Он умолк, а я почтительно не нарушал его молчания, решив, впрочем, ничему не удивляться.

— Смешно быть откровенным наполовину, — продолжал он после минутного раздумья, при чем голос его стал вдруг очень серьезным и совершенно утратил те добродушные нотки, которые месяц тому назад так веселили молодых офицеров в Варгле. — Надо идти до конца. Я скажу вам все.

Но будьте уверены, что я умею быть скромным, и не расспрашивайте меня, поэтому, о некоторых событиях моей личной жизни. И если вы узнаете, что четыре года тому назад я хотел поступить в монахи, то причины этого решения должны быть для вас безразличны. Предоставьте мне самому удивляться, что появление на моем жизненном пути существа, совершенно неинтересного, было достаточно, чтобы изменить все направление моей жизни. Предоставьте мне самому удивляться, что созданию, единственным качеством которого была красота, было предназначено свыше повлиять на мою судьбу столь неожиданным образом. Монастырь, в дверь которого я постучал, имел весьма веские основания усомниться в серьезности моего призвания. И я действительно не могу не одобрить отца-настоятеля, запретившего мне тогда выйти в отставку. Я был в чине капитана, который получил за год до того. По приказу аббата я стал хлопотать о разрешении выйти на три года в запас. Мои усилия увенчались успехом. Эти три года условного пребывания в святой обители должны были показать, действительно ли мир умер для вашего покорного слуги.
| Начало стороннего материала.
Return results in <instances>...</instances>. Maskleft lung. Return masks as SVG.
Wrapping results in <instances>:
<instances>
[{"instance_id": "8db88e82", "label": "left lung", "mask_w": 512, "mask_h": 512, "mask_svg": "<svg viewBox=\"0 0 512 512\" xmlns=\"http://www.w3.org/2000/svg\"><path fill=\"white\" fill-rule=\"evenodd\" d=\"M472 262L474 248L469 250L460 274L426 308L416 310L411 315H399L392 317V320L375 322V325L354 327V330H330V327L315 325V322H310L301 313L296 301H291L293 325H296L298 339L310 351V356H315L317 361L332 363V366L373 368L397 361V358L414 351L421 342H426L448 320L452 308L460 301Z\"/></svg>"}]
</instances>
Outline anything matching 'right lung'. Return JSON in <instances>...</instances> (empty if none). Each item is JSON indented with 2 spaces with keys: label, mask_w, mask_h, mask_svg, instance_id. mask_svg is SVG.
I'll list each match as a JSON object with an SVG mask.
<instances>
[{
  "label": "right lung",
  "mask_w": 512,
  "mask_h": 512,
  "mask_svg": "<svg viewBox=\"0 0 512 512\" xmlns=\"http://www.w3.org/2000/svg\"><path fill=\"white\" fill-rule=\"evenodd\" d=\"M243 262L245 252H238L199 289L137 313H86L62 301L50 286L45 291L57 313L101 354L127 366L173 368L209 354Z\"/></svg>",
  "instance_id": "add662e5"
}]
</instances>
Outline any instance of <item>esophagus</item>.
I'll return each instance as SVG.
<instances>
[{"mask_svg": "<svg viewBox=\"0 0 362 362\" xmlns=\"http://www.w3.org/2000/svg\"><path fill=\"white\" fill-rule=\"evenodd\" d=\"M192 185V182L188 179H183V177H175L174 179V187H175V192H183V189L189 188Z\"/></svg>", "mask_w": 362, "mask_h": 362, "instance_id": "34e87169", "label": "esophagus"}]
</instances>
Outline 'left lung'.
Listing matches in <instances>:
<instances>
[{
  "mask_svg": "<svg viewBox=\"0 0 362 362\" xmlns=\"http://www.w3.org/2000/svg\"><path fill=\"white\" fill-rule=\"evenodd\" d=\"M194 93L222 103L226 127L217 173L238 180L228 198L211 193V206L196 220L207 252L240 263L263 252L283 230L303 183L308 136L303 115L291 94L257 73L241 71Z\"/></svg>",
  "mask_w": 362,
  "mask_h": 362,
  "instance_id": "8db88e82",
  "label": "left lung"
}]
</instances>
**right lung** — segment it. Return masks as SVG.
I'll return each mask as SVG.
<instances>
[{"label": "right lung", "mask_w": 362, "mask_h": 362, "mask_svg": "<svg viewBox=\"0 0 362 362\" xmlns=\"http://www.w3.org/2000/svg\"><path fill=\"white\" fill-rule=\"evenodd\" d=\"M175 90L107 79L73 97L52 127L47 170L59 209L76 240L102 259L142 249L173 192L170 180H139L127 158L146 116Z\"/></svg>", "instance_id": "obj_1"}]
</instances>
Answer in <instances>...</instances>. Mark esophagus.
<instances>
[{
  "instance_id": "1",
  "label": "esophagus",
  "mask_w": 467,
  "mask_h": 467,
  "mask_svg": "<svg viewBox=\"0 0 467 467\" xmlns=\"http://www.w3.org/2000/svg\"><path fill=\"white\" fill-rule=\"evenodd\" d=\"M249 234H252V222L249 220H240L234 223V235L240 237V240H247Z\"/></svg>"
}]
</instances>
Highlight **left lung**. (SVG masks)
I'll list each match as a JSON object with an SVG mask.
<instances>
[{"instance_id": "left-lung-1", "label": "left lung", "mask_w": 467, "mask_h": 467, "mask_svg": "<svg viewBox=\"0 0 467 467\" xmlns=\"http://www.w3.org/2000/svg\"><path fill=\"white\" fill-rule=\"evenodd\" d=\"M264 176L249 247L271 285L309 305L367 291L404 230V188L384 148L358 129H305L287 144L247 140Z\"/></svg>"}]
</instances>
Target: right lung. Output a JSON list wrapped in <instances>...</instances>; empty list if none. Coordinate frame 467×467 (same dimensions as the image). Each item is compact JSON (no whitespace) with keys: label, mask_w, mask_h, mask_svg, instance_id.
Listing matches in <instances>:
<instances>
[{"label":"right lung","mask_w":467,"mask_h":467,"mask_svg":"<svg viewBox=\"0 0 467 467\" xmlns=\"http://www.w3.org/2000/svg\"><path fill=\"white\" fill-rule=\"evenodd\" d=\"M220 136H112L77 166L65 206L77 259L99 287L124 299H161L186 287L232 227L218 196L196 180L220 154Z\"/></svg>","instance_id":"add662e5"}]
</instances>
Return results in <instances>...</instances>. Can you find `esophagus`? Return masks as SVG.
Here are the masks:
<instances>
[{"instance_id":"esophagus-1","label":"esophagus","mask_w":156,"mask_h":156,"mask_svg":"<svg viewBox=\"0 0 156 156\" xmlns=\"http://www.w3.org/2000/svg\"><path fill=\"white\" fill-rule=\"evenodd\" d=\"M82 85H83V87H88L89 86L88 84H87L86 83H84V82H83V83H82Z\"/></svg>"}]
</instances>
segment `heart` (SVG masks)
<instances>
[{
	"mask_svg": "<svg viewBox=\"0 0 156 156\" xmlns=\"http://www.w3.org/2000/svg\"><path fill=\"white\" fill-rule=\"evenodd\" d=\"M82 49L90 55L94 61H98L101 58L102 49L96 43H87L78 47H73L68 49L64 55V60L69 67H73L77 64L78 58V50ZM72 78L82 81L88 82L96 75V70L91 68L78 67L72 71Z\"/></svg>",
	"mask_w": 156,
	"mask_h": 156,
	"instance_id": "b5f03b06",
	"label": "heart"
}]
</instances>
«В первый же день после моего прибытия в монастырь я был отдан в распоряжение дона Гранже, который включил меня в число лиц, занятых составлением „Атласа христианского мира“. Из беглого расспроса он увидел, для какой именно работы я мог быть использован. Таким образом я попал в мастерскую, работавшую над картографией Северной Африки. Я не знал ни слова по-арабски, но вышло так, что, отбывая гарнизонную службу в Лионе, я слушал на филологическом факультете лекции Берлиу, географа глубоко просвещенного, но жившего в то время одной великой идеей: доказать влияние греческой и римской цивилизации на Африку. Этой детали моей жизни для дона Гранже было достаточно. Тотчас же, благодаря его заботам, меня снабдили словарями берберского языка Вантюра, Деляпорта и Бросселяра, книгой „Grammatical sketch of the Temashaq“ — Стенхопа Флимена и „Опытом грамматики языка темашеков“ — майора Ганото. Через три месяца я уже мог разбирать какие угодно тифинарские24 надписи. Вы знаете, что под этим названием известно национальное письмо туарегов, которое служит выражением языка темашеков и является одним из любопытнейших протестов племени туарегов против его магометанских врагов.

вернуться

24

Тифинар — особый, весьма древний, вид письма у северо-африканских берберов. Он имеет вполне самостоятельное происхождение, которое считают вне связи с прочими известными системами алфавита. (Прим. перев.)